§ To do
All of the records are to be reproduced exactly.

§ Dataset content
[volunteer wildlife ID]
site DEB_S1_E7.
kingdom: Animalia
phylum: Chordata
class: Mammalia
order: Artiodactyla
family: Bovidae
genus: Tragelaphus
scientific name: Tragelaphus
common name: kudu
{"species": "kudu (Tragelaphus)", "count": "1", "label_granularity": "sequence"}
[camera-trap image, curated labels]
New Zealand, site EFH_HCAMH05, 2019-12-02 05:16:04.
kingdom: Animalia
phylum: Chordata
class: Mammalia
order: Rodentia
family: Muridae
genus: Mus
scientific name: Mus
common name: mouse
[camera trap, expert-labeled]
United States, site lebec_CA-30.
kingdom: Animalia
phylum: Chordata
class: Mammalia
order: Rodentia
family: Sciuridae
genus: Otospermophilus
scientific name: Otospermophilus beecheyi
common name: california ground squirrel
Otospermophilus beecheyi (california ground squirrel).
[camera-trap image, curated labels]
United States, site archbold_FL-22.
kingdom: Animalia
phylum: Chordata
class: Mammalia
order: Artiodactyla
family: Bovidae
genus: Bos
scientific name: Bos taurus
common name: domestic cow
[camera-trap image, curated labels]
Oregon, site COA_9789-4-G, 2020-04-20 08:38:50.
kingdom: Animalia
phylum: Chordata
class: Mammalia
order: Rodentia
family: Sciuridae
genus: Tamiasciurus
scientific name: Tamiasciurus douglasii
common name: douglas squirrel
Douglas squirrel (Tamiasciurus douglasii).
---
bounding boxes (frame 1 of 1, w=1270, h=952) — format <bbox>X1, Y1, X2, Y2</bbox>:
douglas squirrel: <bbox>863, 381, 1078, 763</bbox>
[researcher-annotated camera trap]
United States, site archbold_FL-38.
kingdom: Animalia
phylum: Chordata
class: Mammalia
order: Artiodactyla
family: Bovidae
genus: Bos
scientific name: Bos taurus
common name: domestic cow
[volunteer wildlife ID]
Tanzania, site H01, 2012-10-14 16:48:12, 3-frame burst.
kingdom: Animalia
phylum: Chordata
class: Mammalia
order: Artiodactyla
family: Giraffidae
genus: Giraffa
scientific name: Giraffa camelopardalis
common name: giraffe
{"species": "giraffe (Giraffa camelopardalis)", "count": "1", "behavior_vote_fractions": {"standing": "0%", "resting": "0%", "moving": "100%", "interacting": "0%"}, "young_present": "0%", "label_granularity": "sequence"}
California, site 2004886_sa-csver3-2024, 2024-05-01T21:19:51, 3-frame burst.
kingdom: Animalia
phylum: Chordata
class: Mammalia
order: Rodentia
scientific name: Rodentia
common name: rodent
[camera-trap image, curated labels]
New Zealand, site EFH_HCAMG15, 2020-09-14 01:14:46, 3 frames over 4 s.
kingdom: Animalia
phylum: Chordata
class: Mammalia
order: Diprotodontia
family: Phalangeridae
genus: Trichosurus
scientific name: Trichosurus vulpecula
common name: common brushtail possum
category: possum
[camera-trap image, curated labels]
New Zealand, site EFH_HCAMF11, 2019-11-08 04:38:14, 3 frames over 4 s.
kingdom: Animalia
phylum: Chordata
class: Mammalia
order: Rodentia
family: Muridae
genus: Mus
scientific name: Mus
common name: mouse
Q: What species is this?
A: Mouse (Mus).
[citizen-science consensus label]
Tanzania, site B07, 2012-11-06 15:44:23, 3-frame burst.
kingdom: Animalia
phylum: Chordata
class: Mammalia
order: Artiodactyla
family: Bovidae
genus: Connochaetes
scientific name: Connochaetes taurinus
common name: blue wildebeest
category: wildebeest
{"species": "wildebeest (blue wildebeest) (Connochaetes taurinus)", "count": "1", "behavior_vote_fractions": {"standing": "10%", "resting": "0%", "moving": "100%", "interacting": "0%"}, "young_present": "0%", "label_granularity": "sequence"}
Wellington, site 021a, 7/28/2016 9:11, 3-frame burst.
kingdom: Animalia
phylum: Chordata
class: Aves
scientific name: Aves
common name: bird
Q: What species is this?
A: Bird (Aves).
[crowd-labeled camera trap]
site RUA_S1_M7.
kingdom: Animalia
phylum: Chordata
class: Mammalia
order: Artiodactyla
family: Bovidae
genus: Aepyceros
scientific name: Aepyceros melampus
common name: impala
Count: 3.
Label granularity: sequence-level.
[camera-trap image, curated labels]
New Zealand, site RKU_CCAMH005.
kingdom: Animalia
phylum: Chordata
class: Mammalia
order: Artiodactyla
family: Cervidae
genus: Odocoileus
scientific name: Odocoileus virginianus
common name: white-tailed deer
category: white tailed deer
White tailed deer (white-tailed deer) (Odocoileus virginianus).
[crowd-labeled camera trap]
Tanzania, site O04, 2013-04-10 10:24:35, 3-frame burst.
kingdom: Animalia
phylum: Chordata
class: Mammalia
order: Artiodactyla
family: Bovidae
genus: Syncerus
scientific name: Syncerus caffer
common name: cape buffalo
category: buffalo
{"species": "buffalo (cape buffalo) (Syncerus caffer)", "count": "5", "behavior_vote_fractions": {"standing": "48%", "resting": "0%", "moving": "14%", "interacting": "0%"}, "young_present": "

§ Task response
[volunteer wildlife ID]
site DEB_S1_E7.
kingdom: Animalia
phylum: Chordata
class: Mammalia
order: Artiodactyla
family: Bovidae
genus: Tragelaphus
scientific name: Tragelaphus
common name: kudu
{"species": "kudu (Tragelaphus)", "count": "1", "label_granularity": "sequence"}
[camera-trap image, curated labels]
New Zealand, site EFH_HCAMH05, 2019-12-02 05:16:04.
kingdom: Animalia
phylum: Chordata
class: Mammalia
order: Rodentia
family: Muridae
genus: Mus
scientific name: Mus
common name: mouse
[camera trap, expert-labeled]
United States, site lebec_CA-30.
kingdom: Animalia
phylum: Chordata
class: Mammalia
order: Rodentia
family: Sciuridae
genus: Otospermophilus
scientific name: Otospermophilus beecheyi
common name: california ground squirrel
Otospermophilus beecheyi (california ground squirrel).
[camera-trap image, curated labels]
United States, site archbold_FL-22.
kingdom: Animalia
phylum: Chordata
class: Mammalia
order: Artiodactyla
family: Bovidae
genus: Bos
scientific name: Bos taurus
common name: domestic cow
[camera-trap image, curated labels]
Oregon, site COA_9789-4-G, 2020-04-20 08:38:50.
kingdom: Animalia
phylum: Chordata
class: Mammalia
order: Rodentia
family: Sciuridae
genus: Tamiasciurus
scientific name: Tamiasciurus douglasii
common name: douglas squirrel
Douglas squirrel (Tamiasciurus douglasii).
---
bounding boxes (frame 1 of 1, w=1270, h=952) — format <bbox>X1, Y1, X2, Y2</bbox>:
douglas squirrel: <bbox>863, 381, 1078, 763</bbox>
[researcher-annotated camera trap]
United States, site archbold_FL-38.
kingdom: Animalia
phylum: Chordata
class: Mammalia
order: Artiodactyla
family: Bovidae
genus: Bos
scientific name: Bos taurus
common name: domestic cow
[volunteer wildlife ID]
Tanzania, site H01, 2012-10-14 16:48:12, 3-frame burst.
kingdom: Animalia
phylum: Chordata
class: Mammalia
order: Artiodactyla
family: Giraffidae
genus: Giraffa
scientific name: Giraffa camelopardalis
common name: giraffe
{"species": "giraffe (Giraffa camelopardalis)", "count": "1", "behavior_vote_fractions": {"standing": "0%", "resting": "0%", "moving": "100%", "interacting": "0%"}, "young_present": "0%", "label_granularity": "sequence"}
California, site 2004886_sa-csver3-2024, 2024-05-01T21:19:51, 3-frame burst.
kingdom: Animalia
phylum: Chordata
class: Mammalia
order: Rodentia
scientific name: Rodentia
common name: rodent
[camera-trap image, curated labels]
New Zealand, site EFH_HCAMG15, 2020-09-14 01:14:46, 3 frames over 4 s.
kingdom: Animalia
phylum: Chordata
class: Mammalia
order: Diprotodontia
family: Phalangeridae
genus: Trichosurus
scientific name: Trichosurus vulpecula
common name: common brushtail possum
category: possum
[camera-trap image, curated labels]
New Zealand, site EFH_HCAMF11, 2019-11-08 04:38:14, 3 frames over 4 s.
kingdom: Animalia
phylum: Chordata
class: Mammalia
order: Rodentia
family: Muridae
genus: Mus
scientific name: Mus
common name: mouse
Q: What species is this?
A: Mouse (Mus).
[citizen-science consensus label]
Tanzania, site B07, 2012-11-06 15:44:23, 3-frame burst.
kingdom: Animalia
phylum: Chordata
class: Mammalia
order: Artiodactyla
family: Bovidae
genus: Connochaetes
scientific name: Connochaetes taurinus
common name: blue wildebeest
category: wildebeest
{"species": "wildebeest (blue wildebeest) (Connochaetes taurinus)", "count": "1", "behavior_vote_fractions": {"standing": "10%", "resting": "0%", "moving": "100%", "interacting": "0%"}, "young_present": "0%", "label_granularity": "sequence"}
Wellington, site 021a, 7/28/2016 9:11, 3-frame burst.
kingdom: Animalia
phylum: Chordata
class: Aves
scientific name: Aves
common name: bird
Q: What species is this?
A: Bird (Aves).
[crowd-labeled camera trap]
site RUA_S1_M7.
kingdom: Animalia
phylum: Chordata
class: Mammalia
order: Artiodactyla
family: Bovidae
genus: Aepyceros
scientific name: Aepyceros melampus
common name: impala
Count: 3.
Label granularity: sequence-level.
[camera-trap image, curated labels]
New Zealand, site RKU_CCAMH005.
kingdom: Animalia
phylum: Chordata
class: Mammalia
order: Artiodactyla
family: Cervidae
genus: Odocoileus
scientific name: Odocoileus virginianus
common name: white-tailed deer
category: white tailed deer
White tailed deer (white-tailed deer) (Odocoileus virginianus).
[crowd-labeled camera trap]
Tanzania, site O04, 2013-04-10 10:24:35, 3-frame burst.
kingdom: Animalia
phylum: Chordata
class: Mammalia
order: Artiodactyla
family: Bovidae
genus: Syncerus
scientific name: Syncerus caffer
common name: cape buffalo
category: buffalo
{"species": "buffalo (cape buffalo) (Syncerus caffer)", "count": "5", "behavior_vote_fractions": {"standing": "48%", "resting": "0%", "moving": "14%", "interacting": "0%"}, "young_present": "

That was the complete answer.